Yep, that’s a gator.

Winning detail: “She said she had to speed up quite a bit to get close enough to take a photo.”

There isn’t enough to this story to really write it up, but I know exactly how to score it.

SCORE: 1 Chutzpah point to Florida Woman for her mad driving skills, and 3 Awesome Points to Florida Whomever for correctly transporting a large and heavy load.
TOTAL: 17 FMF Points.

I Can’t Even

Florida Man reportedly obsessed with school shootings charged after dead animals left at Parkland memorial

I don’t usually cover the really gruesome stories, so I won’t get into the gory details.

But we do need to talk about Florida Man’s face tattoos.

I can see what he’s going for there with the whole skull look — the blacked-out area on the nose, the similar effect where the eye cavities would be, the exposed teeth.

That’s a lot of effort and pain (and stupid) on display.

So why go and ruin it with facial hair? There’s a trimmed mustache sitting right on top of his upper row of teeth.

I’m so confused but not nearly as confused as Florida Man is.

(You’ll just have to trust me on the scoring unless you want to click the link and see for yourself. I suggest not.)

SCORE: Stupid Crime, Face/Neck Tattoos, Caught on Video, WTF Were You Even THINKING?
RUNNING TOTAL: 21 FMF Points.

So How Did Florida Man Do This Week?

◆ WHAT TO WORK ON ◆
[A] Summarize the Florida Man column in two sentences.
[B] Print the part of the Florida Man column between "TOTAL: 17 FMF" and "stupid) on display.", inclusive.

◆ EXTRACTED ENTRIES ◆
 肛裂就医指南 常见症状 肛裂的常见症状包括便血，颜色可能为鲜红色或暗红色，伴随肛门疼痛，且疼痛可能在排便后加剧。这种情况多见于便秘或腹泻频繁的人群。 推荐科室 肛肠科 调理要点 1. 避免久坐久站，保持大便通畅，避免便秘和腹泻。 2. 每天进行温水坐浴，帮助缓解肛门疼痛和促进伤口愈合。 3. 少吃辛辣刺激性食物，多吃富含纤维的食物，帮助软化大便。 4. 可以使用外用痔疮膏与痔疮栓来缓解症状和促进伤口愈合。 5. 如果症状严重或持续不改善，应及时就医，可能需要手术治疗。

...

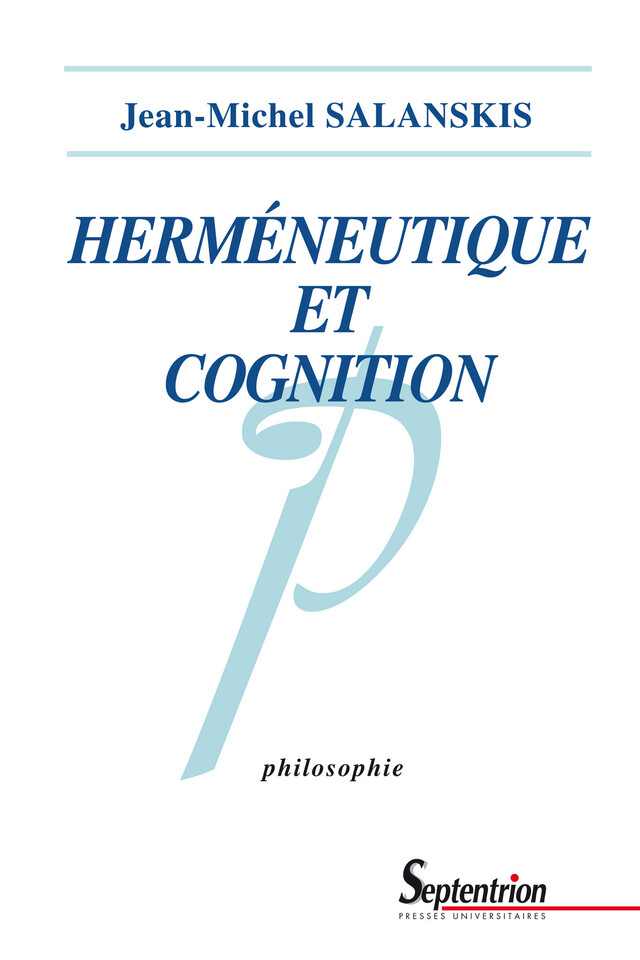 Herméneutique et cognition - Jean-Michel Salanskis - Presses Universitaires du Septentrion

◆ RESULTS OF THE EXERCISE ◆
[A] A Florida Woman who sped up to photograph a gator being transported earns 1 Chutzpah point, and whoever correctly transported the load gets 3 Awesome Points, for a total of 17 FMF Points. A Florida Man charged after dead animals were left at a Parkland memorial is mocked for skull face tattoos spoiled by a mustache, bringing the running total to 21 FMF Points.

[B]
TOTAL: 17 FMF Points.

I Can’t Even

Florida Man reportedly obsessed with school shootings charged after dead animals left at Parkland memorial

I don’t usually cover the really gruesome stories, so I won’t get into the gory details.

But we do need to talk about Florida Man’s face tattoos.

I can see what he’s going for there with the whole skull look — the blacked-out area on the nose, the similar effect where the eye cavities would be, the exposed teeth.

That’s a lot of effort and pain (and stupid) on display.